Horeca blij met beweging kabinet, „maar meer is mogelijk”
De horeca is blij met de beweging die het kabinet lijkt te maken door vanaf 21 april toe te staan dat de terrassen opengaan. Maar in het gesprek dat brancheorganisatie Koninklijke Horeca Nederland (KHN) donderdag heeft met ministers Bas van ’t Wout van Economische Zaken en Ferdinand Grapperhaus van Veiligheid en Justitie zal de branche ook benadrukken dat er wat haar betreft meer mogelijk is op een veilige manier.
Het kabinet overweegt per 21 april de terrassen te heropenen en de avondklok op te heffen. Deze beoogde versoepelingen van de coronamaatregelen worden nog wel voorgelegd aan het Outbreak Management Team (OMT), en zijn ook afhankelijk van hoe de besmettingscijfers zich de komende week verder ontwikkelen.

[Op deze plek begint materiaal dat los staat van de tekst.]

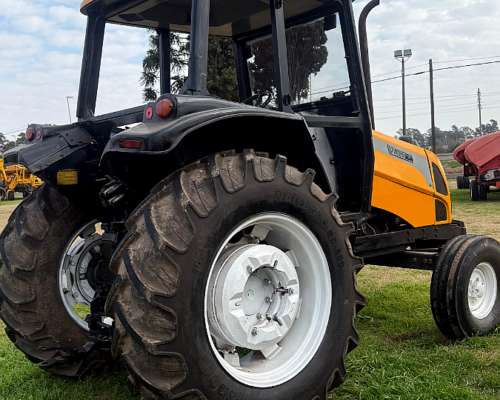 Tractor Valtra BM 100
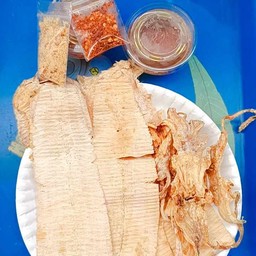 ปลาหมึกย่างบด4ตัว เบอร์6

Volgens KHN-voorzitter Robèr Willems is ook een eerste fase van de heropening van de horecazaken zelf al mogelijk. Maar bovenal wil hij duidelijkheid hebben. Dat burgemeesters van de grote steden onlangs al hebben gepleit voor het openen van de terrassen kwam voor hem niet als een verrassing. Ook Willems ziet dat de situatie in bijvoorbeeld stadsparken niet meer te handhaven is.
Hij is blij dat ook het kabinet tot inkeer lijkt te komen. Maar dan is het wel zaak dat er ook wordt doorgepakt, vindt de voorzitter.
KHN blijft inzetten op snelle heropening van terrassen en andere horeca onder gelijke en vooral werkbare condities. Daar waar er beperkingen zijn, moeten ondernemers volgens KHN voor 100 procent worden gecompenseerd. KHN pleit ook voor het voortzetten van die steun ook na 30 juni als de meeste van de huidige maatregelen aflopen.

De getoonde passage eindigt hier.